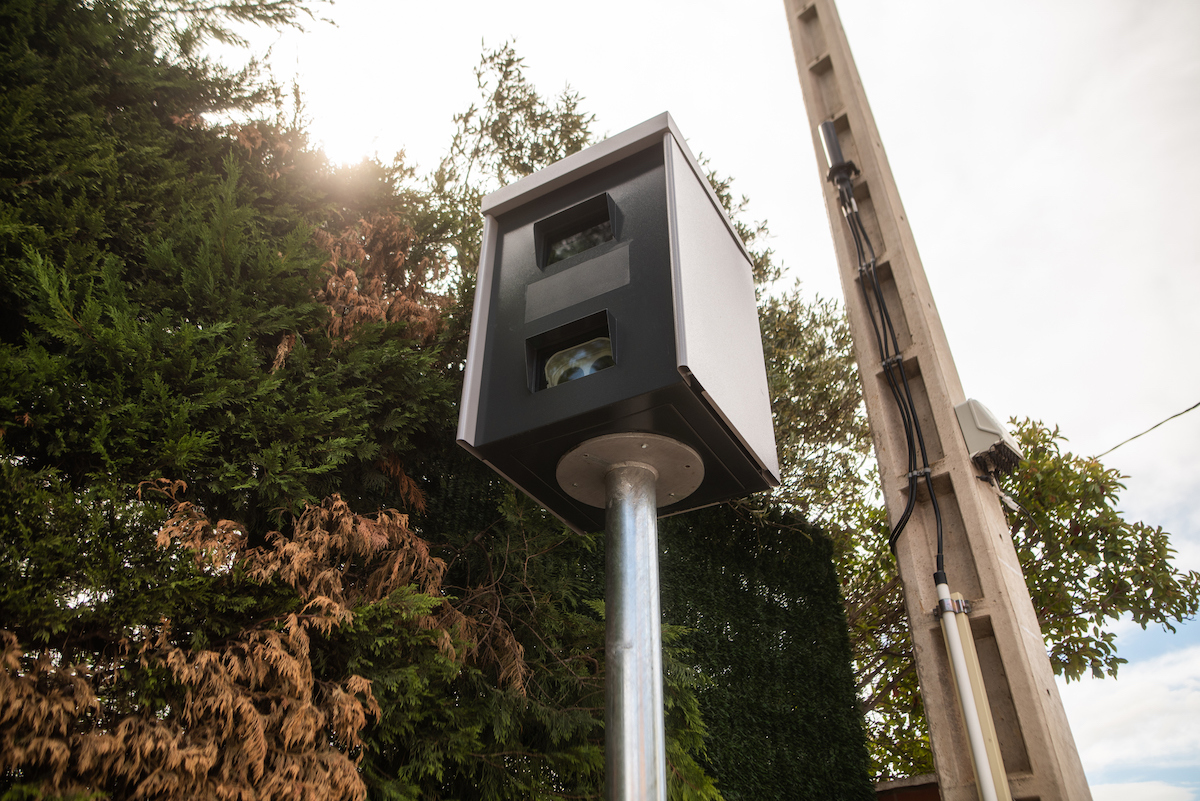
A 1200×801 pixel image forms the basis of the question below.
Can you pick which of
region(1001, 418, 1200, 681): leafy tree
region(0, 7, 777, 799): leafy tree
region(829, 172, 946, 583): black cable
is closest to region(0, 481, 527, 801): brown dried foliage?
region(0, 7, 777, 799): leafy tree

◆ ◆ ◆ ◆ ◆ ◆ ◆

Can you write out every row above word for word, leaving out the pictures?

A 1200×801 pixel image forms the basis of the question below.
Can you pick which of
region(1001, 418, 1200, 681): leafy tree
region(0, 7, 777, 799): leafy tree
region(829, 172, 946, 583): black cable
is closest to region(0, 481, 527, 801): brown dried foliage?
region(0, 7, 777, 799): leafy tree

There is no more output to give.